And to think that I couldn’t wait for this episode to be over so “The Life and Death of Jeremy Bentham” would come fast. This episode repeatedly hit me completely by surprise – like a drive-by on a foggy night, or that uncle with his baseball bat. Or, you know, something less creepy.
So how do you tell a story like this one? You need to take seven people and get them to reunite and start working on a greater goal. The problem is: these people are all over the place and have no reason to help the one that’s trying to reunite them in the first place. You give them their own reasons for wanting to go back. Which means you have to tell their stories. Which means you actually have to take time to do so. LOST just wants those people back on the island, so what do they do? They just throw everyone on the plane in the most suspicious circumstances ever (Kate losing Aaron, Ben bloody and beaten – again, Hurley with a guitar, Sayid with – get this – a sky marshall, oh and let’s not forget that Latino that has absolutely nothing to do with this all which makes it extra suspicious). And then you casually hint: “oh, them? We’ll tell you about them later.” It seems so logical while I’m writing it, but it rocked me off my feet.
This episode had so many little things: Jack waking up in the jungle, pilot-style, beardless Lapidus, and last but not least the wonderfully executed tension surrounding Locke’s suicide note. They could have made it long, pages long, but – in typical LOST style – they opted for “less is more”: one sentence that cut through my (and Jack’s) bones. John made some questionable decisions at times, but it looks like he’s finally starting to get to Jack. Now I’m sure that in the next episode, we’ll be seeing Locke at his lowest.
There were some brilliant performances in this episode. I was shocked when Ben – who displayed another layer of emotions we didn’t think he had – called Jack, bathing in blood, scared. I was moved when Jack was putting on Locke’s shoes (nice to see the tennis shoes being explained). I screamed when Desmond yelled how he lost four years of his life by listening to Hawking – I was hoping they wouldn’t forget. And when they all came together on that airplane… I couldn’t wait to see it crash. Which it didn’t.
Question 3 appears to be resolved.

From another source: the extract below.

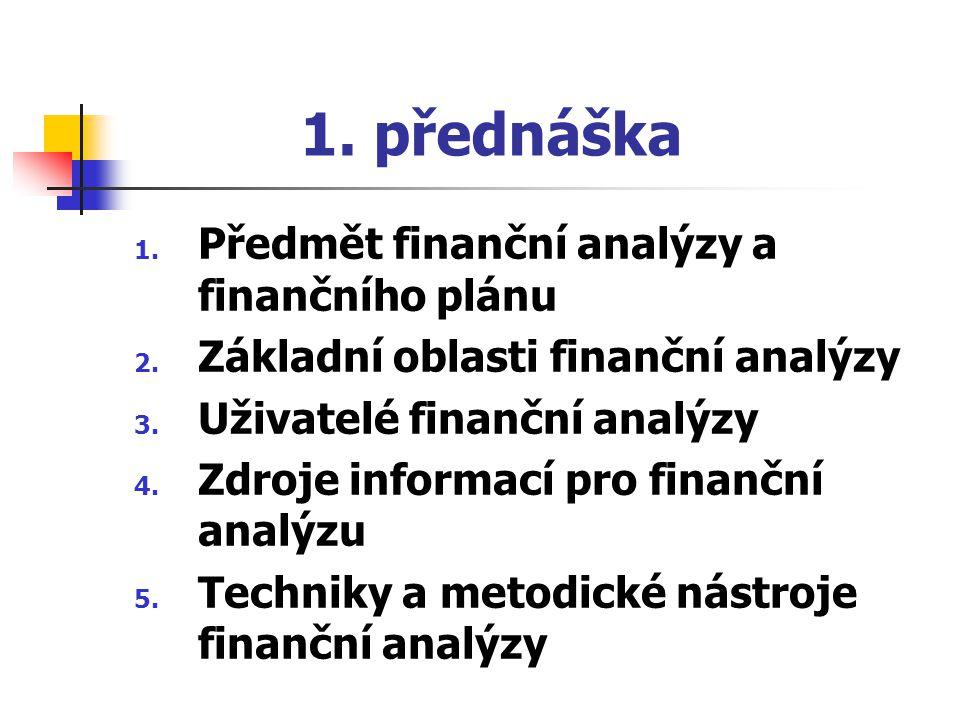 1. přednáška Předmět finanční analýzy a finančního plánu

Everyone – except for Aaron, thank God; and Desmond, damn you God – gets back. We don’t know how yet, except for the fact that they went by airplane. This episode also made me ponder about Question 6 – whether our crew ended up on the island by accident. We always thought they did (because Desmond didn’t push the button) but if they have to recreate the conditions of their own crash in order to get back to the island, doesn’t that mean that those conditions might have caused the first one in the first place? …My head hurts.
I think this episode – and probably also the next – will be the middle ones of this season. They provide the starting track for the rest of the season, with everyone back on the island and with bigger goals to be accomplished. This episode was very, very low on complicated mindfucks – in comparison to the first five – but it delivered a more than solid character arc with an unexpected … well, start, seeing how they told their story. This was truly the best season five episode yet. I can’t wait until the next!
John Locke: “I wish you had believed me.”